Ça m’est déjà arrivé pour des rôles de penser à d’autres que j’avais déjà joués. Mais celui-là sortait de nulle part. Il n’était pas référencé pour moi. Je ne voyais même pas un livre ou un tableau à lui accoler.

Entre le moment où vous découvrez le personnage à la lecture et le début du tournage, combien de temps s’écoule-t-il ?

Un an.

Il vous habite pendant ce temps ?

Non, pas du tout. J’ai commencé à m’y intéresser deux mois avant. Il y a eu mes cours de marche et d’anglais, tout cela s’est mis en place doucement pour arriver pile, prête, au premier jour de tournage.

Quel est votre rapport au burlesque ? On pense, bien sûr, à la séquence où votre personnage se heurte de plein fouet à un poteau…

C’est quelque chose qui ne se commande pas vraiment. Je me demandais comment j’allais faire pour me prendre le poteau dans la figure, sans trop y penser non plus. Pour y parvenir, il ne faut pas avoir peur des objets. Il ne faut pas avoir peur de la situation, pas avoir peur de tomber. Là aussi, ça demande de l’élan. Pareil pour la scène où je manque de me faire écraser par une voiture. Là, j’ai eu plus de mal. Le poteau, au moins, il est mort, c’est à moi de contrôler !

Comment vous y êtes-vous prise, concrètement, pour tourner cette scène ?

- **Données de l'exercice**
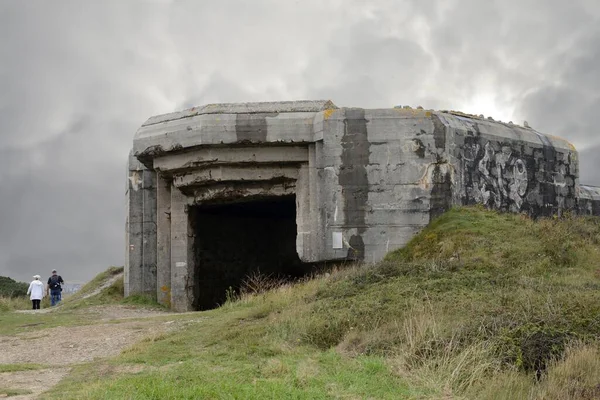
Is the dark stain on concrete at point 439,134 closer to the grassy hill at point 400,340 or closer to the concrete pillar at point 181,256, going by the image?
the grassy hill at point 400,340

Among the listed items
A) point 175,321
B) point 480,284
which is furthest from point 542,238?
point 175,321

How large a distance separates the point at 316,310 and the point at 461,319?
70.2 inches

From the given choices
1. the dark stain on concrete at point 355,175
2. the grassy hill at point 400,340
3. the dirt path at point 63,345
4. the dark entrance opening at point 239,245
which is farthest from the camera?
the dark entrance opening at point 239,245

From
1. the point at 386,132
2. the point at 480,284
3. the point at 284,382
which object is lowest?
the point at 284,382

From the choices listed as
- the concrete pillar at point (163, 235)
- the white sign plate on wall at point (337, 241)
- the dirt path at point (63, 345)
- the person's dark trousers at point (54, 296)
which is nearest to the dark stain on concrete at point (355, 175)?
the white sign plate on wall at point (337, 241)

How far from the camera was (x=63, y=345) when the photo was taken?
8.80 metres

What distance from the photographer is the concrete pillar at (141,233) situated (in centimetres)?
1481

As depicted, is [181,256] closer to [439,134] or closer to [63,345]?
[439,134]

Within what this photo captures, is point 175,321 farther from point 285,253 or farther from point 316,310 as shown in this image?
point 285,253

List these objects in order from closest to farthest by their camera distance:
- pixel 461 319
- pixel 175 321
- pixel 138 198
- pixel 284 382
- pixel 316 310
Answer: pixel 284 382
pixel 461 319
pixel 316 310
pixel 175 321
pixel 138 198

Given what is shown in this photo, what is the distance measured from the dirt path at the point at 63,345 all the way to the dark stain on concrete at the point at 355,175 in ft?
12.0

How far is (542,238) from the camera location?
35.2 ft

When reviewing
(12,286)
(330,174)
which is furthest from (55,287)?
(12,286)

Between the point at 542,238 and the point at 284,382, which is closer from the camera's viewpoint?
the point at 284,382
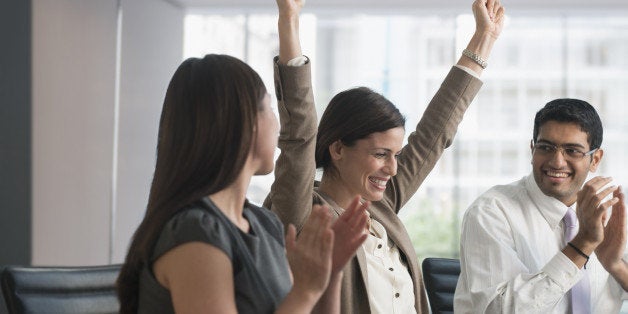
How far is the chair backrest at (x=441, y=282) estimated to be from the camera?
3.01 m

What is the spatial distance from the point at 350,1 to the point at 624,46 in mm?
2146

* * *

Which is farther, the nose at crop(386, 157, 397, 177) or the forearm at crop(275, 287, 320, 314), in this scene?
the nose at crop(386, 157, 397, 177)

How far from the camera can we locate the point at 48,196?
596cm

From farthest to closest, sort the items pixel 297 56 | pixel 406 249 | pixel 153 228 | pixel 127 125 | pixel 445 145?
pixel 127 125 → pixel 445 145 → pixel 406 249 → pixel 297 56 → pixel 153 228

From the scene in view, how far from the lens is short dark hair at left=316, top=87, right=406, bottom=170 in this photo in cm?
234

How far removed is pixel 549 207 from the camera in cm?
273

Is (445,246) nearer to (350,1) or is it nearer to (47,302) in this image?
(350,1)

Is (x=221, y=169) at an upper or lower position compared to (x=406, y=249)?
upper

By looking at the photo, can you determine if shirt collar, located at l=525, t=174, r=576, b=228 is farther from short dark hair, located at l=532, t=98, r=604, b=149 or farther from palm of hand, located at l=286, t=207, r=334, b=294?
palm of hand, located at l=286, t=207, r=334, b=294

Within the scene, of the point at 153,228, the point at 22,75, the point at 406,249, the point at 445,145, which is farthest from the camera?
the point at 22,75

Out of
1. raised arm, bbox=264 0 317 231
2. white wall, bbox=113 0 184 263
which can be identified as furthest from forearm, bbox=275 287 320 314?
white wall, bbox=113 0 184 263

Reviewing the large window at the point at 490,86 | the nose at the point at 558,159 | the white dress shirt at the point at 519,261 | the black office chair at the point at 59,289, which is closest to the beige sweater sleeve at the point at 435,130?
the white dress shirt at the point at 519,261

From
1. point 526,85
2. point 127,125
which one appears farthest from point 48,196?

...

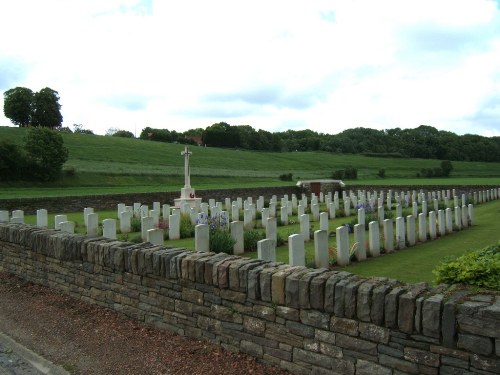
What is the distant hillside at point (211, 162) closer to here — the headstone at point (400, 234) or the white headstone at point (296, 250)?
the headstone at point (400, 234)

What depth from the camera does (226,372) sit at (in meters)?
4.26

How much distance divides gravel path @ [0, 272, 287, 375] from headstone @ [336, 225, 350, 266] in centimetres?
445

- **Consignes**
1) Recopiez tel quel le passage de l'extrait qui commence aux mots « Entre le moment » et s'arrête après « jour de tournage. ».
2) Dans les données, reprenez les lignes allant de celle qui contient « Is the dark » jusqu'à celle qui contient « 70.2 inches », toutes deux comprises, en remplaçant « closer » par « nearer » sans rien changer d'autre. Ne donnez que ces lignes.

- **Réponses par consigne**
1)
Entre le moment où vous découvrez le personnage à la lecture et le début du tournage, combien de temps s’écoule-t-il ?

Un an.

Il vous habite pendant ce temps ?

Non, pas du tout. J’ai commencé à m’y intéresser deux mois avant. Il y a eu mes cours de marche et d’anglais, tout cela s’est mis en place doucement pour arriver pile, prête, au premier jour de tournage.

2)
Is the dark stain on concrete at point 439,134 nearer to the grassy hill at point 400,340 or nearer to the concrete pillar at point 181,256, going by the image?
the grassy hill at point 400,340

Among the listed items
A) point 175,321
B) point 480,284
which is furthest from point 542,238?
point 175,321

How large a distance separates the point at 316,310 and the point at 461,319?
70.2 inches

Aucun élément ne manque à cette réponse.